Romeo to główny bohater dramatu Williama Szekspira, który na wieki stał się wzorem miłości aż po grób i poza niego. Pierwsze spojrzenie na Julię odmieniło całe jego życie i uczyniło z niego niewolnika pięknej czternastolatki. Należał do rodu Montekich, a więc rodu wrogiego Kapuletim, do których należała Julia. Pozornie sprawa wydawała się przegrana już u swego zarania.

Można by zarzucić naszemu amantowi niestałość, bo nie tak dawno kochał się do nieprzytomności w Rozalinie a zaraz potem umierał z powodu piękności Julii. Nie należy jednak osądzać tak pochopnie. Po prostu teraz odkrył, kto jest dla niego najważniejszy i ta świadomość dała mu siły i odwagę do starania się o względy tej, która należała do wrogiego rodu. Potrafił kochać do utraty sił, ryzykując wszystko, włącznie z własnym życiem.

Jeśli chodzi o jego wygląd, to nie musiał się wstydzić: był pięknym młodzieńcem. Mógłby mieć wiele innych panien, ale wybrał właśnie Julię i pozostał jej wierny nawet na wygnaniu. Porzucił rodzinę, ale nie znienawidził jej, ale jeszcze bardziej ukochał. Kiedy zobaczył ją rzekomo martwą wszystko przestało mieć dla niego sens i odszedł z tego świata, pogrążając się w ciemność śmierci za sprawą trucizny.

Był także waleczny, nie odpuścił zamordowania przyjaciela, ale natychmiast się zemścił. Dopiero później przyszła refleksja, że przecież zabił jednego z członków rodziny własnej żony. Ona nie przestała go za to kochać, ale on czuł wyrzuty sumienia. Był porywczy i młody, co może usprawiedliwić choć w części jego postępek. Poddał się jednak karze i posłusznie opuścił Weronę.
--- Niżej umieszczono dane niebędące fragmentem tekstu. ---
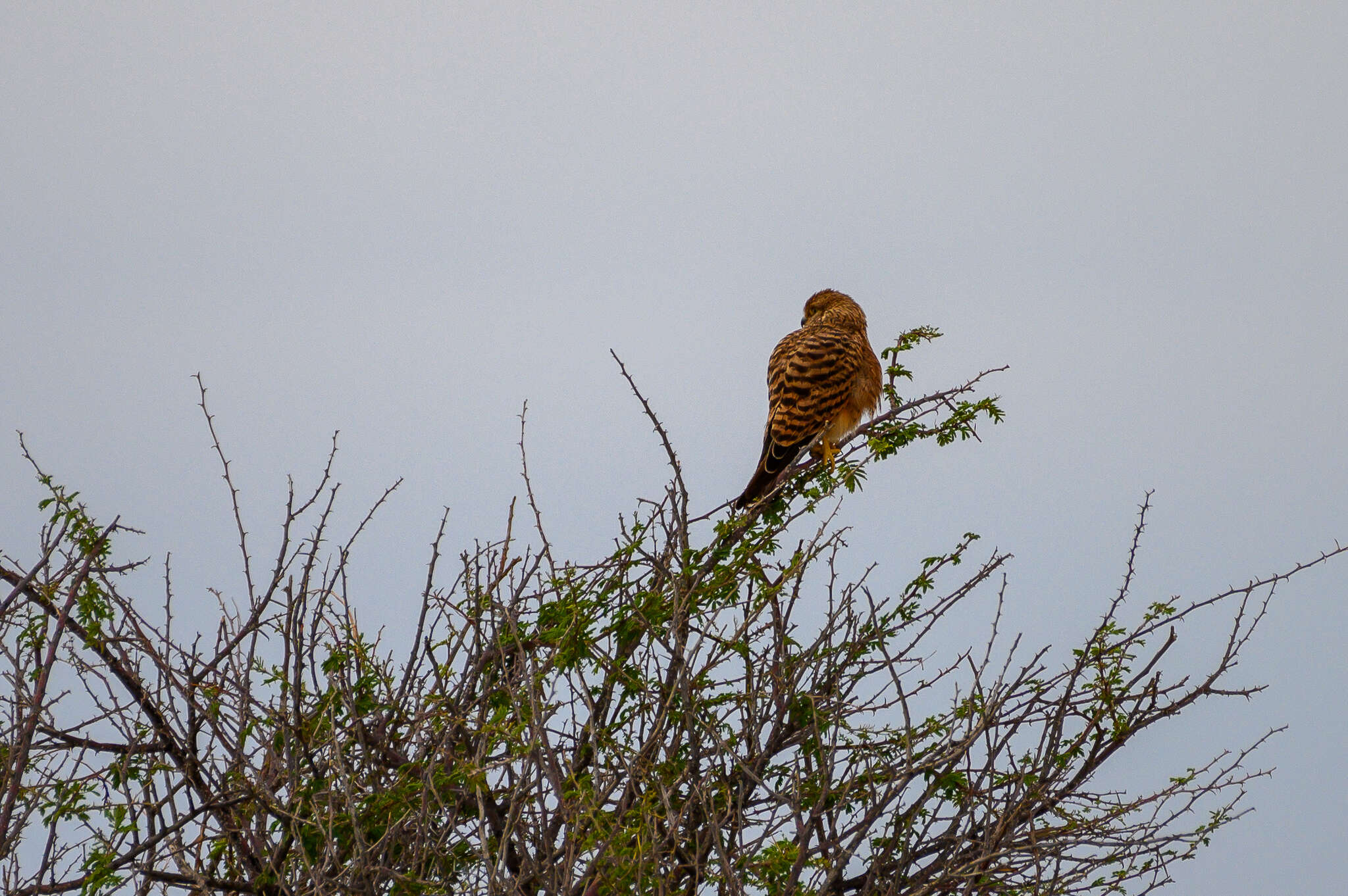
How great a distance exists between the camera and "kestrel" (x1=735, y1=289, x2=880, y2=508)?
4930 millimetres

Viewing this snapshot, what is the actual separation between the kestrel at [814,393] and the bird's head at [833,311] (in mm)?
62

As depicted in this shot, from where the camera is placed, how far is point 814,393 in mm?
5242

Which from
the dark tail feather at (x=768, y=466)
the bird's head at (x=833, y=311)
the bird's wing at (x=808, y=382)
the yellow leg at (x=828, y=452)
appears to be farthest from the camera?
the bird's head at (x=833, y=311)

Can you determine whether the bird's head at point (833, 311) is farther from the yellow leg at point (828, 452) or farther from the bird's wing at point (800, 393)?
the yellow leg at point (828, 452)

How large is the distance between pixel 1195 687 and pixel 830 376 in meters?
2.03

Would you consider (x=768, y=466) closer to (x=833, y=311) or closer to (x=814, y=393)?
(x=814, y=393)

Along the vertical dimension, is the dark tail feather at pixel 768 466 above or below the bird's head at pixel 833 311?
below

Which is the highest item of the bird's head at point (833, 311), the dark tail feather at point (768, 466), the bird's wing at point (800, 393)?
the bird's head at point (833, 311)

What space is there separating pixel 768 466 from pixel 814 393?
0.53 metres

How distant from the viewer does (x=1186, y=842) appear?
387 centimetres

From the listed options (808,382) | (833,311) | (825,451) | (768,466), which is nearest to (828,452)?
(825,451)

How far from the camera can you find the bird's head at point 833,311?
637 centimetres

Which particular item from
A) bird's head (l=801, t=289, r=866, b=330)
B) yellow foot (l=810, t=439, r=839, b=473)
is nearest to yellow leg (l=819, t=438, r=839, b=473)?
yellow foot (l=810, t=439, r=839, b=473)

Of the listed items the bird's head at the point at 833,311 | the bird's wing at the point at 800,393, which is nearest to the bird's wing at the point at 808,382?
the bird's wing at the point at 800,393
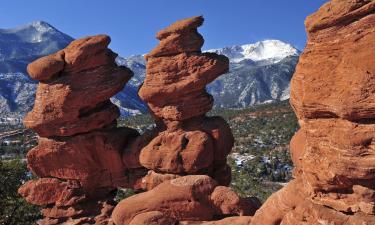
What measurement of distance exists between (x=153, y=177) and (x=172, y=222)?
5957mm

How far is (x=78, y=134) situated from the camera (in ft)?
104

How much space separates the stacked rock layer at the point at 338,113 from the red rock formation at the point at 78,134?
16.7m

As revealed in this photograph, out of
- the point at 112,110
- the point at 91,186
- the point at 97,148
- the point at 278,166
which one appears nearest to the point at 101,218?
the point at 91,186

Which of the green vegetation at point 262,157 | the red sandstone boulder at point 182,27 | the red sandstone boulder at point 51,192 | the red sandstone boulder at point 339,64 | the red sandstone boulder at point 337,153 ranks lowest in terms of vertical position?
the green vegetation at point 262,157

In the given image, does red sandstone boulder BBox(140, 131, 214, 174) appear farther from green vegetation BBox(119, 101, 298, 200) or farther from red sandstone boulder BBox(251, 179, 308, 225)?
green vegetation BBox(119, 101, 298, 200)

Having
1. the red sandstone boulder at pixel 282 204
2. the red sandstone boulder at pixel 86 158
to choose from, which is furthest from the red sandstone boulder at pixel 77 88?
the red sandstone boulder at pixel 282 204

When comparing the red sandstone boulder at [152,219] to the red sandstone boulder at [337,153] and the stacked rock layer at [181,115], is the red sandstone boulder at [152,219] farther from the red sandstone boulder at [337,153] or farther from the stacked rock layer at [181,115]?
the red sandstone boulder at [337,153]

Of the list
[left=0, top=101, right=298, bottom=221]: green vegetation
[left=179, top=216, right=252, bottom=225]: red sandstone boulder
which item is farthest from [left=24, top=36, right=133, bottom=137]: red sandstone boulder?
[left=179, top=216, right=252, bottom=225]: red sandstone boulder

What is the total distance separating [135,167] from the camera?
31.5 meters

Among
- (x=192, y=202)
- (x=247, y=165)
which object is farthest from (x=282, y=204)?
(x=247, y=165)

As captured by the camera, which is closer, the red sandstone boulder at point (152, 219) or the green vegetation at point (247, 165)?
the red sandstone boulder at point (152, 219)

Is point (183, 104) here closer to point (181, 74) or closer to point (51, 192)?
point (181, 74)

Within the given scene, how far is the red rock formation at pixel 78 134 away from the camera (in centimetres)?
3088

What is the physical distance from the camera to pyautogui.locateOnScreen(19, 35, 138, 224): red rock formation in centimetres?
3088
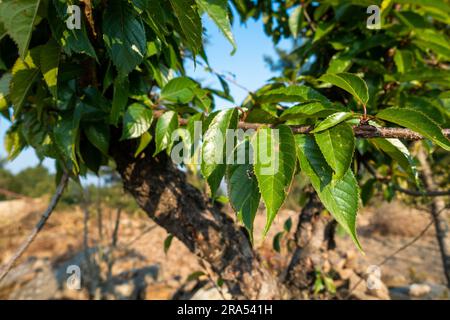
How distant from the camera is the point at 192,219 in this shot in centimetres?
93

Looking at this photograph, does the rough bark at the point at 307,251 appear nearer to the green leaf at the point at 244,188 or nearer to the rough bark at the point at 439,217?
the green leaf at the point at 244,188

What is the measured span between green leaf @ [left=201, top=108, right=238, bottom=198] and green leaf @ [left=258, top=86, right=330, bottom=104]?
9 cm

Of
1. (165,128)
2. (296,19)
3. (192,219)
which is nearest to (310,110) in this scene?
(165,128)

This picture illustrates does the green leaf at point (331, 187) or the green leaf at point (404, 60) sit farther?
the green leaf at point (404, 60)

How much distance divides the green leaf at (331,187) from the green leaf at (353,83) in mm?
94

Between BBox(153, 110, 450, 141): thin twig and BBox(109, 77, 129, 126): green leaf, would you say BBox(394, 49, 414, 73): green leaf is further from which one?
BBox(109, 77, 129, 126): green leaf

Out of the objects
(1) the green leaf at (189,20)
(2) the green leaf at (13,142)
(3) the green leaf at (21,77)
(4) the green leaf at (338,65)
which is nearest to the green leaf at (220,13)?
(1) the green leaf at (189,20)

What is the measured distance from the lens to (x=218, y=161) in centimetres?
47

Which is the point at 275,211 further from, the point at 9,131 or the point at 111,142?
the point at 9,131

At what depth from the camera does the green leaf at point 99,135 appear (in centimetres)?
71

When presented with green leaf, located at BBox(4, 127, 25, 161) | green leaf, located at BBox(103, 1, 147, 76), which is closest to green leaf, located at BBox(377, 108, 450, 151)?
green leaf, located at BBox(103, 1, 147, 76)

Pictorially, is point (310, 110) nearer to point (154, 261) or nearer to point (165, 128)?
point (165, 128)

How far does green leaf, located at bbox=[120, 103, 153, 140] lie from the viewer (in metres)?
0.66
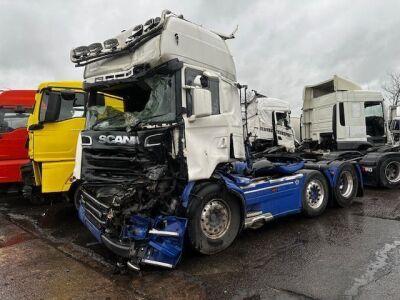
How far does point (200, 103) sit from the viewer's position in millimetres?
4973

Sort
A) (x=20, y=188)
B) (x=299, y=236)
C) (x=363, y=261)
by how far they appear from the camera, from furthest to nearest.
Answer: (x=20, y=188) < (x=299, y=236) < (x=363, y=261)

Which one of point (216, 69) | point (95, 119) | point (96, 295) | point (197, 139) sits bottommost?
point (96, 295)

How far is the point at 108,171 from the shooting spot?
5.28 metres

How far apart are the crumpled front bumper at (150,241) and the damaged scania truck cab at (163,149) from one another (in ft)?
0.04

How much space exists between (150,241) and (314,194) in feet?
13.2

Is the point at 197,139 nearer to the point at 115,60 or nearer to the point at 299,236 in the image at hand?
the point at 115,60

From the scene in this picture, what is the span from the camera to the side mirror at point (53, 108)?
717 cm

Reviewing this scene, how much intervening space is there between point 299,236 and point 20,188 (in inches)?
289

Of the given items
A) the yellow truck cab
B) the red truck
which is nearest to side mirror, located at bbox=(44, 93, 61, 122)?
the yellow truck cab

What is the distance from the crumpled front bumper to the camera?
15.3 feet

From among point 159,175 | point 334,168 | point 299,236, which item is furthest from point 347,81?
point 159,175

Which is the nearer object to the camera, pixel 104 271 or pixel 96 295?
pixel 96 295

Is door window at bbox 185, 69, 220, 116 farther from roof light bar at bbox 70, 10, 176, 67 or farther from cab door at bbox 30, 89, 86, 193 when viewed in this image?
cab door at bbox 30, 89, 86, 193

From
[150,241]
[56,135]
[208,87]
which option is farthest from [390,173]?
[56,135]
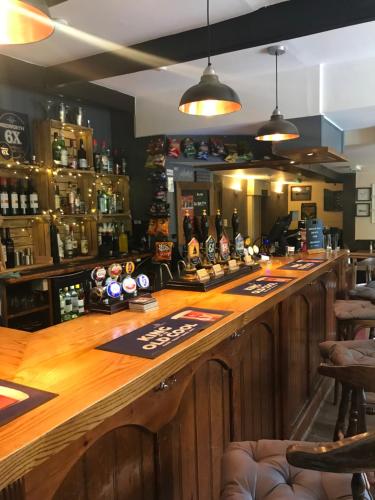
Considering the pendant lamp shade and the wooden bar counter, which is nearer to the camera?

Często przywołuje się przykład Romea, kiedy chce się pokazać kogoś, kto kochał mimo wszystko i aż do utraty tchu. Na pewno jego postawa napawa nadzieją, że prawdziwa miłość i jej realizacja jest możliwa. Tragiczny finał tej historii przyprawia wprawdzie o smutek, ale wartość miłości zostaje wyeksponowana i ona w ostatecznym rozrachunku okazuje się być najważniejsza.